**Exercise description**
Print every line of the data below word for word, leaving out the pictures.

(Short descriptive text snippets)
- Opening Delimiter -

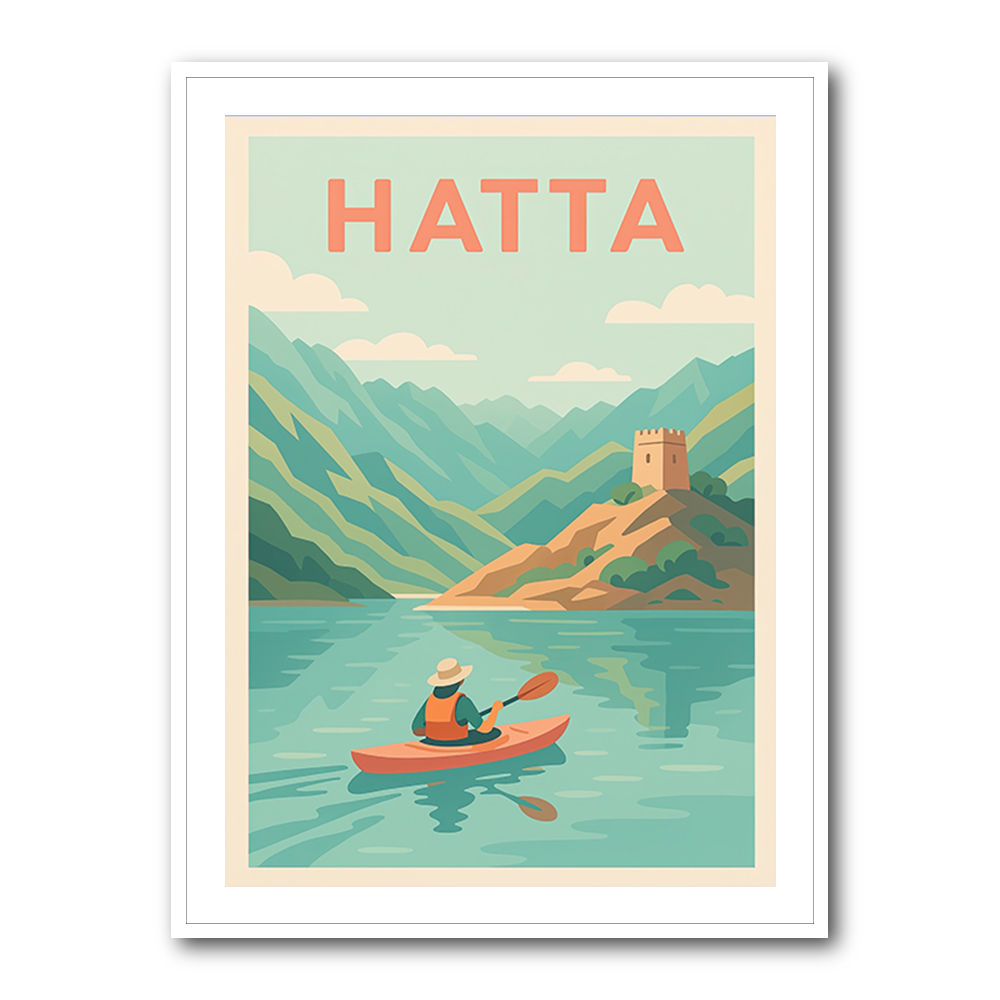 Hatta Scenic Poster1  Wall Art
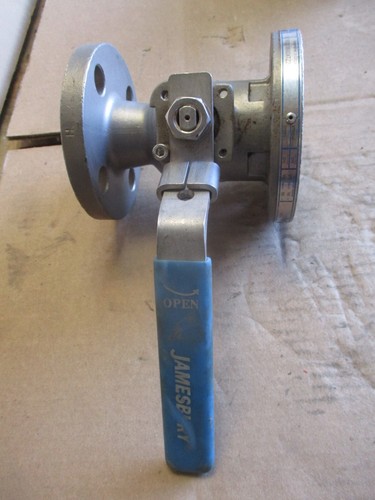 JAMESBURY 1" STAINLESS BALL VALVE, #671035J NEW - Bild 3 von 10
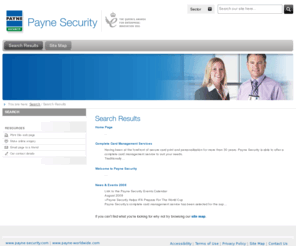 laminexid.com: Payne Security UK, Search Results
Payne Security has been at the forefront of the ID industry for over 30 years.  Our experience in working with both public and private sector organisations has enabled us to develop a comprehensive range of ID solutions, from the latest card printers and sophisticated software to consumables and accessories, such as lanyards and wristbands.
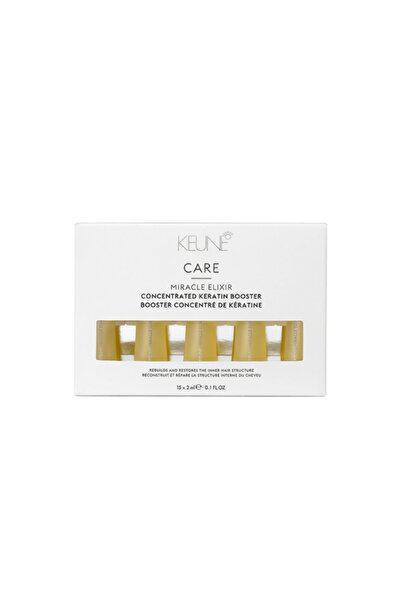 Keune Miracle Elixir Keratin Güçlendirici İksir Serum 15x2 ml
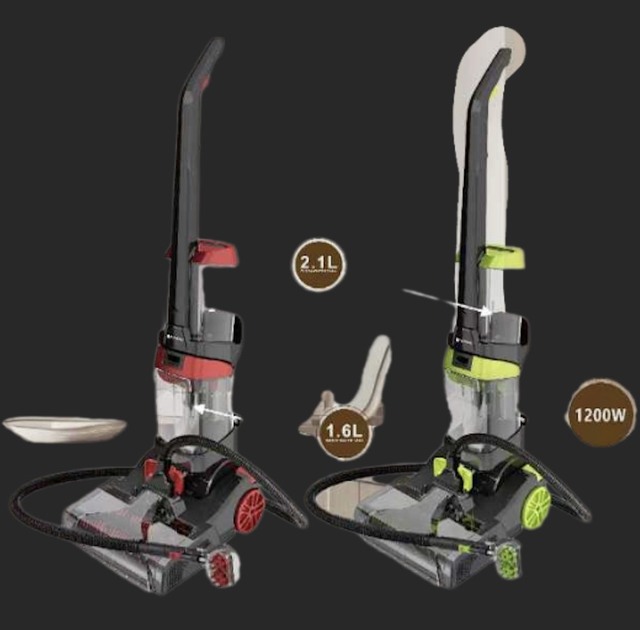 High Quality 1200W Low Noise Household Electric Appliance Vacuum Cleaner HM-8807 Africa Wholesale China Factory Floor Gadget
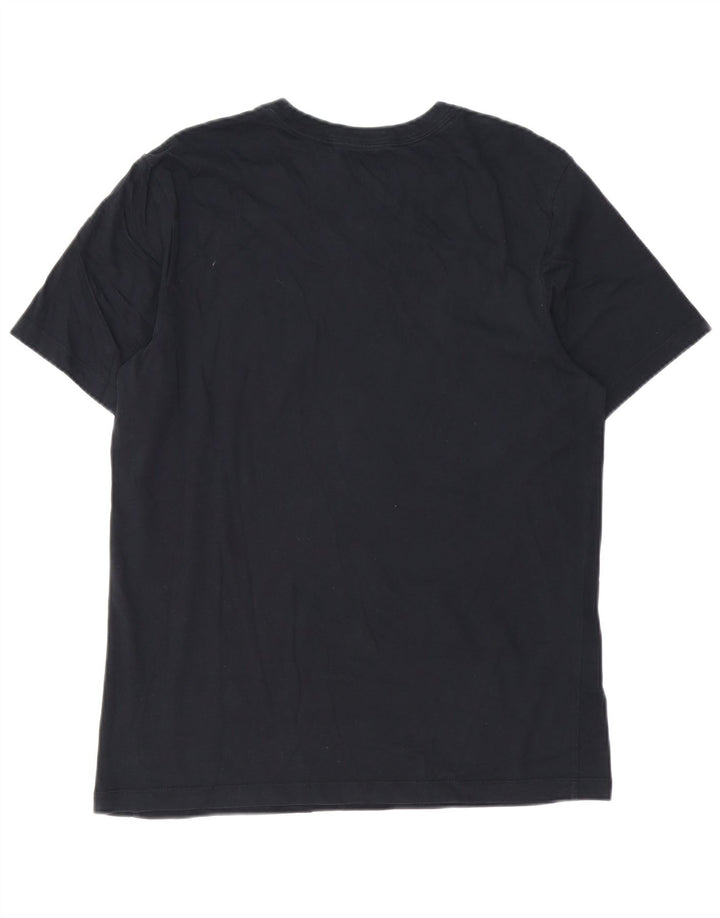 Nike Herren-T-Shirt mit Grafik, mittelgroß, Schwarz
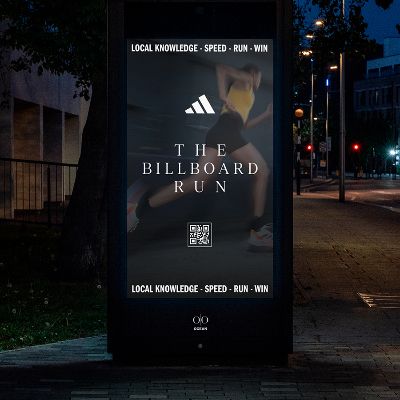The Billboard Run campaign image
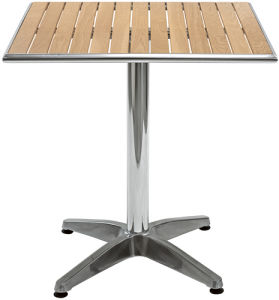 SQUARE TABLE 60X60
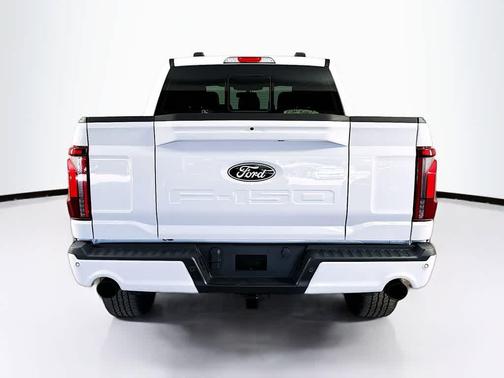 Oxford White 2026 Ford F-150 Lariat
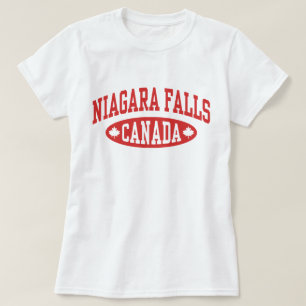 Camiseta Cataratas del Niágara Canadá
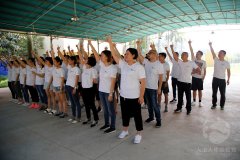 易簡廣告《諾亞方舟》拓展訓(xùn)練活動(dòng)順利開展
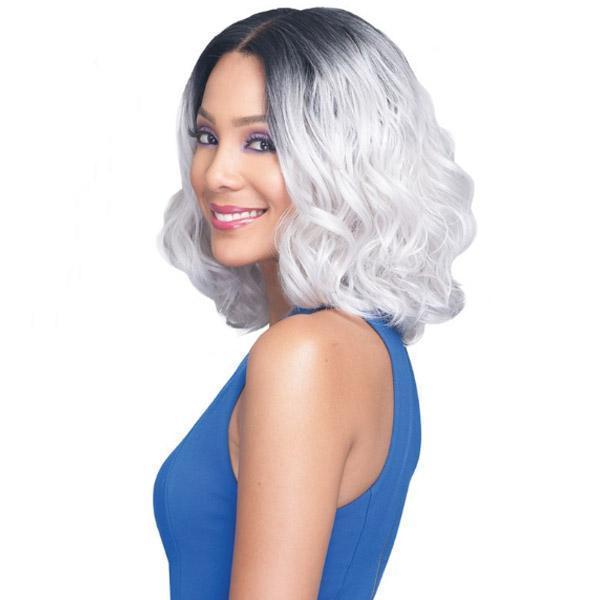 Bobbi Boss Human Hair Blend Lace Wigs Bobbi Boss Human Hair Blend Lace Front Wig - MBLF160 LACINA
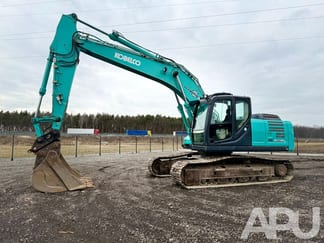 2018 Kobelco SK210HLC-10 Crawler Excavator 2018 Kobelco SK210HLC-10 Crawler Excavator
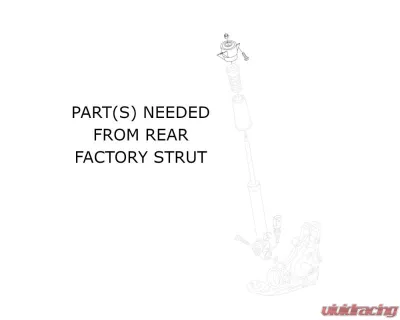 Godspeed Project MonoRS Coilover Audi S4 8K 2009-2016 - MRS1840-B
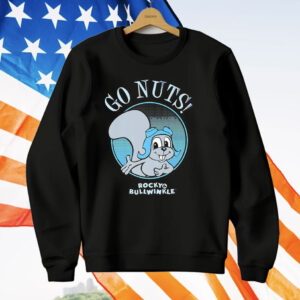 Go Nuts Rocky Bullwinkle T-Shirt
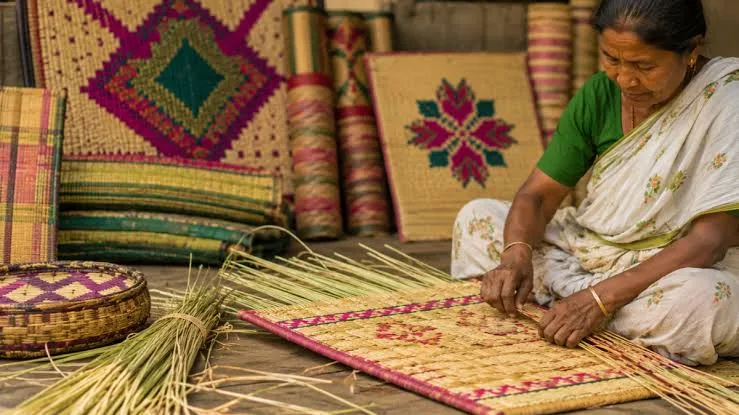 सांस्कृतिक विरासत: बदलते समय में भी जीवित है कूच बिहार की शीतल पाटी कला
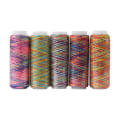 Miniatyrbilde 2 av 8: 5 stk Multicolor Gradient Sy Quilting Broderigrådsneller Plaggtilbehør
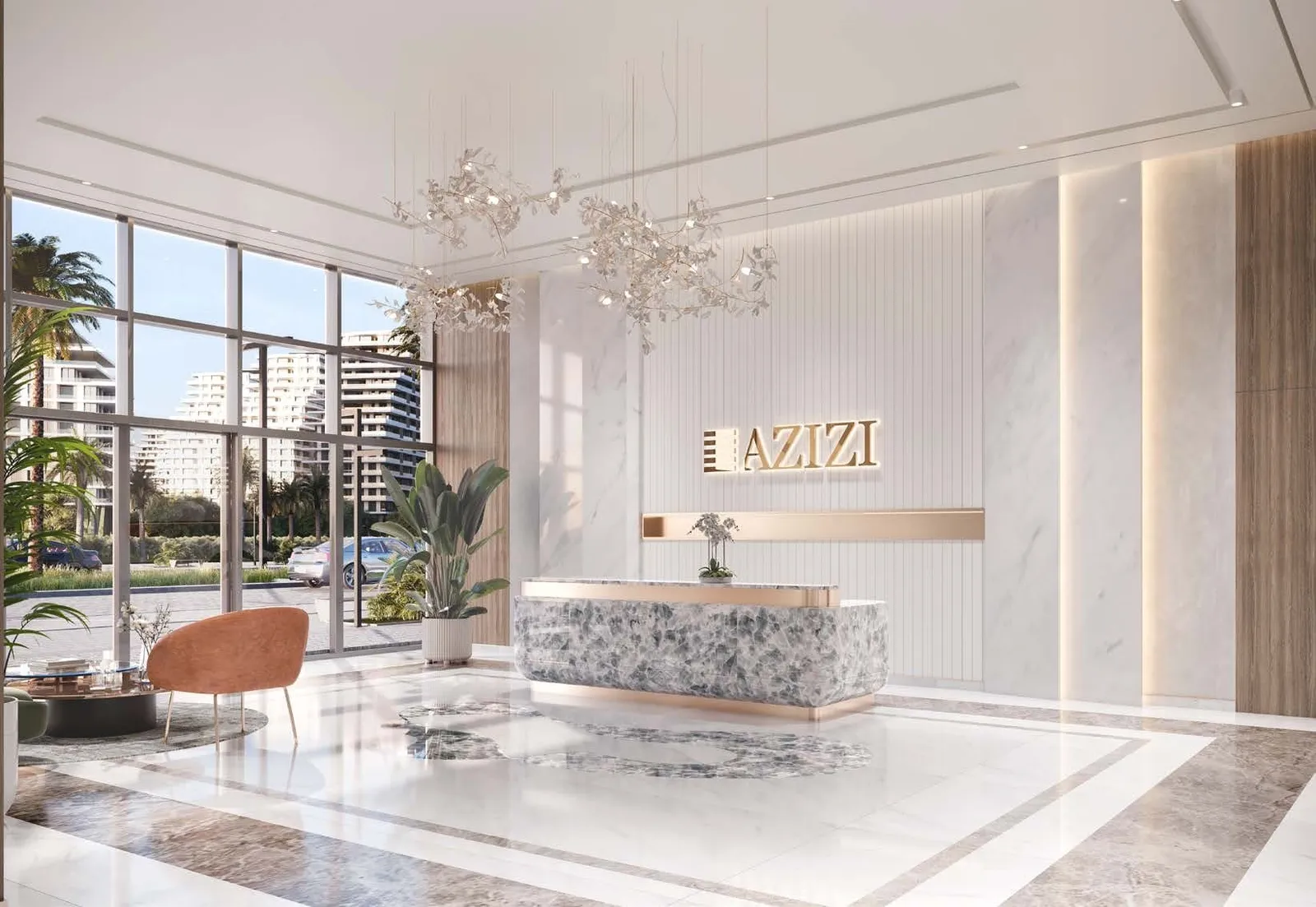 Azizi Venice , Dubai South · render 4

- Closing Delimiter -

**Solution for this problem**
 Hatta Scenic Poster1  Wall Art
 JAMESBURY 1" STAINLESS BALL VALVE, #671035J NEW - Bild 3 von 10
 laminexid.com: Payne Security UK, Search Results
Payne Security has been at the forefront of the ID industry for over 30 years.  Our experience in working with both public and private sector organisations has enabled us to develop a comprehensive range of ID solutions, from the latest card printers and sophisticated software to consumables and accessories, such as lanyards and wristbands.
 Keune Miracle Elixir Keratin Güçlendirici İksir Serum 15x2 ml
 High Quality 1200W Low Noise Household Electric Appliance Vacuum Cleaner HM-8807 Africa Wholesale China Factory Floor Gadget
 Nike Herren-T-Shirt mit Grafik, mittelgroß, Schwarz
The Billboard Run campaign image
 SQUARE TABLE 60X60
 Oxford White 2026 Ford F-150 Lariat
 Camiseta Cataratas del Niágara Canadá
 易簡廣告《諾亞方舟》拓展訓(xùn)練活動(dòng)順利開展
 Bobbi Boss Human Hair Blend Lace Wigs Bobbi Boss Human Hair Blend Lace Front Wig - MBLF160 LACINA
 2018 Kobelco SK210HLC-10 Crawler Excavator 2018 Kobelco SK210HLC-10 Crawler Excavator
 Godspeed Project MonoRS Coilover Audi S4 8K 2009-2016 - MRS1840-B
 Go Nuts Rocky Bullwinkle T-Shirt
 सांस्कृतिक विरासत: बदलते समय में भी जीवित है कूच बिहार की शीतल पाटी कला
 Miniatyrbilde 2 av 8: 5 stk Multicolor Gradient Sy Quilting Broderigrådsneller Plaggtilbehør
 Azizi Venice , Dubai South · render 4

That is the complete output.